Key recommendations and the way forward
The industry is yet to see how small cell deployment and indoor coverage will take place in the 5G scenario. Also, how towercos will scale up and how operators will enable towercos to scale up to meet these additional requirements will be something to watch out for.
Going forward, if 5G is to become a reality, the lack of fibre is a key issue that would need to be resolved. Operators and the government need to work collaboratively to address the fibre challenge. Operators are of the view that there is a need to pool in fibre assets. The monetisation of the government’s fibre assets is the way to go.

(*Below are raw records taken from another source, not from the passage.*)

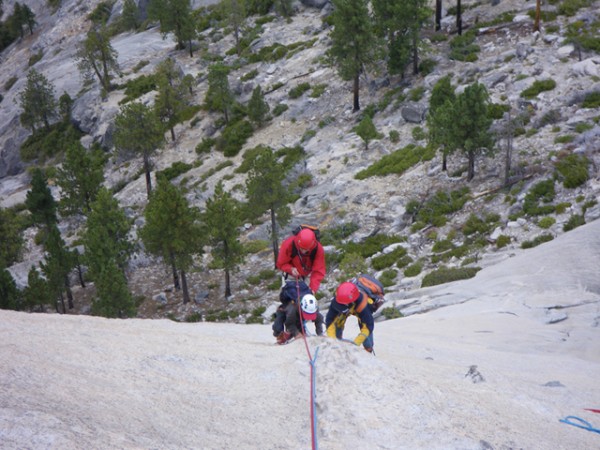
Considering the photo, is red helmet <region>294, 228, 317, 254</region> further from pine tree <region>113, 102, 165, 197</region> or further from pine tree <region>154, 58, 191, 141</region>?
pine tree <region>154, 58, 191, 141</region>

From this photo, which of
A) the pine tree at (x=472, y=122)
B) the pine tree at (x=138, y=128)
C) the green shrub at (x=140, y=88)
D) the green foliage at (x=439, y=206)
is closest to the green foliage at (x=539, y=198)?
the green foliage at (x=439, y=206)

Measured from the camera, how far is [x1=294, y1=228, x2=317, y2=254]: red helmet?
8891 millimetres

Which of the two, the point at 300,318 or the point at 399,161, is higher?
the point at 300,318

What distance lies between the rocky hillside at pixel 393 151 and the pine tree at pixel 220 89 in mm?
2256

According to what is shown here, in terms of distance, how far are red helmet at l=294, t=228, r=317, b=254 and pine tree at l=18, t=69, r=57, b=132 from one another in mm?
68030

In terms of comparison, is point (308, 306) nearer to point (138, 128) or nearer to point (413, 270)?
point (413, 270)

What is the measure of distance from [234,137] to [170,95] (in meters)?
10.2

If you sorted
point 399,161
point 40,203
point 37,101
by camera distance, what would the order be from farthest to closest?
1. point 37,101
2. point 40,203
3. point 399,161

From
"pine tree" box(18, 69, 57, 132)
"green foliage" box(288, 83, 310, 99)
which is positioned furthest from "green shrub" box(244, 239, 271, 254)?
"pine tree" box(18, 69, 57, 132)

Smart cities have enough fibre infrastructure and utilities such as Powergrid and Railtel also have their own inter- and intra-city fibre infrastructure. All the smart cities and utilities should come up with a common platform for their fibre infrastructure, which can then be leveraged by operators. Further, the government and private players need to work together to minimise the per km cost and the per bandwidth cost.
Tower companies should also do backhaul fiberisation of their sites and make all towers fibre ready so that operators can minimise the time spent by them in backhaul fiberisation.
Of course, issues related to right of way (RoW) must also be ironed out. In each town and city, there are large and often different kinds of permissions that have to be taken before laying any kind of fibre infrastructure. This is a major dampener and negatively impacts the industry sentiment to invest in the development of telecom infrastructure.
Operators are also of the view that wireless backhaul is one of the major areas that the country as a whole will have to explore going forward. Addressing wireless backhaul issues will be key to mitigating some of the pressures on the fibre infrastructure that most operators face today.